Kanter also used information from Google documents and employees to assert the company’s dominance:
- A Google employee said the company’s ad exchange was an “overbearing middleman.”
- Senior executives said switching ad servers for publishers is “a nightmare” that “takes an act of God.”
- A Google official said, “Our goal should be all or nothing. Use Google’s ad exchange or don’t have access to our advertisers’ request.”
- A Google employee said the company “overcharges” advertisers by $3 billion a year, funneling the money to publishers to get them to stick with Google’s ad technology.
- A Google executive has detailed steps to “dry out” rivals.
The Computer and Communications Industry Association, a technology lobby group, sided with Google despite some previous support for “appropriate” government intervention: “We find this lawsuit and the sweeping structural remedies it proposes unwarranted. Digital services compete vigorously for advertising dollars on screens of all sizes, and the complaint appears to ignore these dynamics as well as macro trends in the global advertising market,” the group said in a statement.
This is the second antitrust lawsuit filed by the Justice Department against Google, but the first from the Biden administration. Afiled under the Trump administration alleged that Google blocked its competitors by making deals with Apple and Samsung to be the default search engine on their devices.
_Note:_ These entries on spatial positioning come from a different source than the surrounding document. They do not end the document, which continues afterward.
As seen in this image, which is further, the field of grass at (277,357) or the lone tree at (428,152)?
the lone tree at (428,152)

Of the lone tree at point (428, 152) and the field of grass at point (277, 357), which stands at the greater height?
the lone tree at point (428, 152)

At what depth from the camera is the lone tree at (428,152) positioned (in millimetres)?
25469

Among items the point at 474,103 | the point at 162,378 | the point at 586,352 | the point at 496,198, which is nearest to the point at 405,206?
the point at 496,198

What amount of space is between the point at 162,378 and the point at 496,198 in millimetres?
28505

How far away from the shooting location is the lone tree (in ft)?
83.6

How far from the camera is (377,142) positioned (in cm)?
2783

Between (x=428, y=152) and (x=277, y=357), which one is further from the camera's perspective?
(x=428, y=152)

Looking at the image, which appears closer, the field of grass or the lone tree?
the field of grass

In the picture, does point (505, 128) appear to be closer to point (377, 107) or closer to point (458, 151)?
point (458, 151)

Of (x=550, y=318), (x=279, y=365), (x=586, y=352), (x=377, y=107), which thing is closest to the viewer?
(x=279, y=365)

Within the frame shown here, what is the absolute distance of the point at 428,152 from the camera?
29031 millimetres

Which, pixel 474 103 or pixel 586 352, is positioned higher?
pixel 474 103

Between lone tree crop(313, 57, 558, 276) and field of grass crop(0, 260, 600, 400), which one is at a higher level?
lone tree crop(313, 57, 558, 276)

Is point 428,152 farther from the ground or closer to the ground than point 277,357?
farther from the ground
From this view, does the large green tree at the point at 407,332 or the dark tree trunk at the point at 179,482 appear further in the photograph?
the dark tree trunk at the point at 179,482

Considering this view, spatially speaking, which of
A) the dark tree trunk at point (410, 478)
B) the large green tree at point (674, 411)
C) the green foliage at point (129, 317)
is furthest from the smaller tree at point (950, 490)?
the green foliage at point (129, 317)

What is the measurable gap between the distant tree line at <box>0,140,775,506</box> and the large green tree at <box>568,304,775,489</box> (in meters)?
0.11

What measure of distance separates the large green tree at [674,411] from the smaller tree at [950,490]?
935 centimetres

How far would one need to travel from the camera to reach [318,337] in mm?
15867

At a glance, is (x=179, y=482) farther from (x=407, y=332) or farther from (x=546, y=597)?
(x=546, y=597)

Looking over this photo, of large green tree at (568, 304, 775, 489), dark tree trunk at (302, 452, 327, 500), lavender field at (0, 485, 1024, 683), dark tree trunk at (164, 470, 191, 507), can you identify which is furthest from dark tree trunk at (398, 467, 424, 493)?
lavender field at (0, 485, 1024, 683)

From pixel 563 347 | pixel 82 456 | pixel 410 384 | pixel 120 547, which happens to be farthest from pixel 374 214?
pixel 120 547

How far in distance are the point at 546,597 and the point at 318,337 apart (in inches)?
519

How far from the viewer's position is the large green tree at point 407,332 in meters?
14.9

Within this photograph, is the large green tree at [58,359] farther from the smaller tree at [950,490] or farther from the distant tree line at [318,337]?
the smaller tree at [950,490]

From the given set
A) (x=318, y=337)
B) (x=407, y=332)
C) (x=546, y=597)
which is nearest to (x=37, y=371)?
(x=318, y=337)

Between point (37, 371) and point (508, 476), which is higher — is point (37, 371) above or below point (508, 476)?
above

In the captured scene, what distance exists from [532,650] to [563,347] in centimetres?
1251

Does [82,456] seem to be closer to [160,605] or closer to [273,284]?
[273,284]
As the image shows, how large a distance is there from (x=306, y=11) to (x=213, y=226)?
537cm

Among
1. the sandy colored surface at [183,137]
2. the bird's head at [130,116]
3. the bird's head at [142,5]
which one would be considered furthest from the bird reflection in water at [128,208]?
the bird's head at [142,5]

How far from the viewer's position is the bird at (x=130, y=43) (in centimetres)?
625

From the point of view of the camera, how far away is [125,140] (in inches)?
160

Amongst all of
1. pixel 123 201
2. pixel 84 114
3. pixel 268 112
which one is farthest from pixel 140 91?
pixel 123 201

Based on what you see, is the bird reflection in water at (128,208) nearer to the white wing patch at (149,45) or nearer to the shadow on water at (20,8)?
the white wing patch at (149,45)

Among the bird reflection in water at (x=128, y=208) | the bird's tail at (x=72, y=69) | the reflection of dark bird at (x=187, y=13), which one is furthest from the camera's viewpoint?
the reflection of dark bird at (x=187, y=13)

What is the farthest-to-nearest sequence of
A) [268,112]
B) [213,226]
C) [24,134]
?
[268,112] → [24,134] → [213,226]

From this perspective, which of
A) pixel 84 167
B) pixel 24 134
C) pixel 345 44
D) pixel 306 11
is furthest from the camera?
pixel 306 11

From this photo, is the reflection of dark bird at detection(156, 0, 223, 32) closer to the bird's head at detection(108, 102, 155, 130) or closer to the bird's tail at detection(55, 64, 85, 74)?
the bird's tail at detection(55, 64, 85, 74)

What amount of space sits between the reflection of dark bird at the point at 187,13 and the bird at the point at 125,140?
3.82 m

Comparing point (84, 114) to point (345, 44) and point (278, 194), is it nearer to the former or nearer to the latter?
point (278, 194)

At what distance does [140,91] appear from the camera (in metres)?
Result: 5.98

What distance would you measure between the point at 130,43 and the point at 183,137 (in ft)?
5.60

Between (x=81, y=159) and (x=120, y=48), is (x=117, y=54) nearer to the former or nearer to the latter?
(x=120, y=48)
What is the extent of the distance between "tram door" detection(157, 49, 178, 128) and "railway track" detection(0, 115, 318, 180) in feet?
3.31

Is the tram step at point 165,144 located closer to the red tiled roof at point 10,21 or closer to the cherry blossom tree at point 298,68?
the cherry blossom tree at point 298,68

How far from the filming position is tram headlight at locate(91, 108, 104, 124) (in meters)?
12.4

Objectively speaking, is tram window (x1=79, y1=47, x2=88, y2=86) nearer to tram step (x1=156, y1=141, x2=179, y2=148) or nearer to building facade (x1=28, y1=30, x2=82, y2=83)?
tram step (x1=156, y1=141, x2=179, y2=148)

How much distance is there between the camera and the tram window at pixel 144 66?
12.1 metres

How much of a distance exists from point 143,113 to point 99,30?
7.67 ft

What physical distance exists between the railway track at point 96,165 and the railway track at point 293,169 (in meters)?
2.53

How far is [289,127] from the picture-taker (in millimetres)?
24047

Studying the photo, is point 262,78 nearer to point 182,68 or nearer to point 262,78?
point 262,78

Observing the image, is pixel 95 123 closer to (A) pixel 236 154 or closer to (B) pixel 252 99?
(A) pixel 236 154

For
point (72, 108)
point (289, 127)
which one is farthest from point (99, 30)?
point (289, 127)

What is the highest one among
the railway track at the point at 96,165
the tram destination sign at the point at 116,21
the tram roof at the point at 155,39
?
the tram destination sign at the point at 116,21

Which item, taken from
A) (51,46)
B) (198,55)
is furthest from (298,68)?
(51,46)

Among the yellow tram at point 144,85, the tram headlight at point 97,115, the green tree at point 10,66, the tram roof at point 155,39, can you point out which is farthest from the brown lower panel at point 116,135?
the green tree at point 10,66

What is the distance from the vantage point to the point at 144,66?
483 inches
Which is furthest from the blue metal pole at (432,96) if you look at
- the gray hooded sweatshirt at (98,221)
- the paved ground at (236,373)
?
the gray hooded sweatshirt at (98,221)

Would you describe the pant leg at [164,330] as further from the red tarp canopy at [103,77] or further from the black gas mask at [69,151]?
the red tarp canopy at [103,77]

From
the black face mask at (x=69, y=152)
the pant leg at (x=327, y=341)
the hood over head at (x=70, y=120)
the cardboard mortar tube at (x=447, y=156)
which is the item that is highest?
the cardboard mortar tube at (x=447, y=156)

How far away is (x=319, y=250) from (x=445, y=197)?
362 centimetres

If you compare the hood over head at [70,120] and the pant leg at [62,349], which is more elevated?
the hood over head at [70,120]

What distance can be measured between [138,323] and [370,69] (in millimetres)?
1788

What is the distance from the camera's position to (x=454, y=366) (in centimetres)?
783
Google is also facing, as well as 16 states and territories, alleging the search giant worked with Facebook to give the social network an advantage in online ad auctions. The Justice Department, under the Clayton Antitrust Act, is also authorized to sue if the federal government believes it has been wronged.
Last year, Google tried to push back the Justice Department’s lawsuit byreported the Wall Street Journal.
CNET’s Stephen Shankland contributed to this report.